The Postgres schema (orbit schema) includes a course_search_index view with
both full-text tsvector and pg_trgm trigram indexes for fast fuzzy course
lookup, the kind of "I sort of remember the course name" search that students actually need.
Testing Methodology
The three main subsystems have different testing strategies because they have different failure modes. The evaluator is pure computation and tests straightforwardly. The scraper operates against an external source that changes under it. The frontend holds user state that has to survive multi-step interaction sequences.
Evaluator Unit Tests (Vitest)
Because v2Evaluator.ts is a set of pure functions (block tree in, result tree out),
unit tests are straightforward. Each test constructs a minimal block tree and a StudentCourseV2[] fixture and asserts on the BlockEvaluationResultV2 shape. Edge cases covered include partial completion, honors equivalencies, cross-listed
courses, and specialization subtree loading. No database or browser required.

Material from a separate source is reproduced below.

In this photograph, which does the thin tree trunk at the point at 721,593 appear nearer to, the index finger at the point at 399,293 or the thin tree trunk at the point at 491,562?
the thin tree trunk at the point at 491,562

Component Tests (Testing Library)
The audit display, plan kanban, and course search components are tested with React Testing Library. Tests drive the component through interaction sequences (adding a course, dragging to a different semester, opening the audit panel) and assert on visible output. The demo fixture layer doubles as the test fixture layer, so component tests run without a live database.
Scraper Regression Corpus
100+ program parse results are committed to the repo as JSON snapshots. Each snapshot records the structural signature of the parsed program: block count by section type, section hierarchy, and credit totals per section. Not raw HTML, so cosmetic catalog updates don't produce false positives, but any structural change that would affect student audits shows up as a diff and triggers review before it reaches production.
CI Pipeline (GitHub Actions)
A scheduled workflow runs the full scraper against all program URLs, diffs results against the corpus, and fails if any program introduces a blocker or drops below the quality score threshold. A separate workflow runs type checking and unit tests on every pull request. When the scheduled scraper flags a program in the warning band, it opens a GitHub issue automatically so nothing silently rots between deployments.
Biggest Challenges
Catalog Inconsistency
The UMD catalog is consistent enough to look automatable and inconsistent enough to break every early version of the scraper. The solution was a multi-stage pipeline with explicit semantic inference, plus a regression corpus that diffs each scrape against a quality-scored snapshot baseline. Anything below threshold gets flagged; nothing silently breaks. The scraper currently handles 100+ programs.
Cross-Program Double-Counting
When a course satisfies requirements in two different programs, the evaluator needs to record both satisfactions without inflating the shared credit totals. The block tree model handles this cleanly. Each block tracks its own credit count independently, so double-counting is visible and correct at every level.
Demo Mode
OrbitUMD needs to be demonstrable to advisors and faculty who don't have UMD credentials. Demo mode pre-loads a sample student profile, a synthetic transcript, and a set of planned courses, the full planning experience, with no live database calls. Implemented as a Zustand store flag that swaps every data source to a local fixture layer.
Live Audit Performance
Re-evaluating multiple full program trees on every plan edit could easily become slow. The evaluator mitigates this by caching intermediate block results where the subtree hasn't changed, and by doing all computation in-memory on the client rather than round-tripping to the server on every interaction.
What I'd Do Next
- Generalize the scraper: the pipeline architecture is already clean enough to adapt to other university catalog formats. UC system next, then Big Ten.
- Collaborative planning: share a plan with an advisor, co-edit with a friend who's on the same degree track.
- Prerequisite chain visualization: show a directed graph of what unlocks what, so a student can see why MATH141 is a bottleneck for half their plan.
- Testudo / iCalendar export: take a finalized semester plan and push it directly into registration, or export it as a calendar so class times are visible alongside deadlines.